The knife is entirely modular and comes apart into three pieces (plus hardware). So if you damage the blade or accidentally break the handle, you can order the broken piece and repair it yourself. The handle is textured and well contoured to fill the palm of your hand, which increases hand strength and resists slipping, even when wet. 

Why not the first one?

With these points in mind, let’s look again at the first knife and why I would avoid using it as a survival knife.

  • Three-piece construction: The blade only extends into the guard, and the guard is then secured to the handle. This three-piece construction creates a weak point that will likely break with heavy use. 

TIP: Avoid foldable blades for this exact reason.
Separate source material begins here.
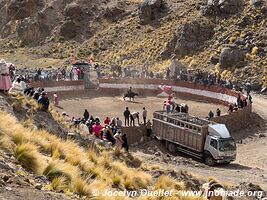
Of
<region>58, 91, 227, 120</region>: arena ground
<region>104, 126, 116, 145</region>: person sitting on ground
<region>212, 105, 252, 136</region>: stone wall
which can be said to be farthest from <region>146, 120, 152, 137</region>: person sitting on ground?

They are easy to store but will often break.

  • The hollow handle and screw on pommel: used to store matches or other small items. This minor convenience dramatically weakens the knife and compromises the hammer or striker function of the pommel.
  • The mirror polish: a mirror-polished blade usually indicates the use of stainless steel. You will pay more for this and get the benefit of a blade that will not rust as quickly, but it will be harder to sharpen due to the hard oxide layer on the outer surface.
  • The sharp spine: this knife has serrations and a cutting edge along most of the length of the spine. If you watched the video on batoning, you will notice that anything you use to strike your knife will quickly become damaged.
  • The round handle: a round handle does not fit as safely or comfortably in your hand as an oval shape. This can lead to fatigue, slippage, and potentially an accident.

Regardless of what knife you choose, it needs to get the job done. Choose a simple, reliable survival knife that you can keep on you every time you go to the barn. Check out this blog post for other items that you should always have on you when you hit the trails.

With luck, you will only use it to cut bailing twine, but if you ever need to cut your reins free in an emergency or prepare firewood, you will be thankful that you had the foresight to buy a reliable blade.

Treat your blade well, maintain it when it’s not in use, and keep it on you!

You are only as sharp as your knife.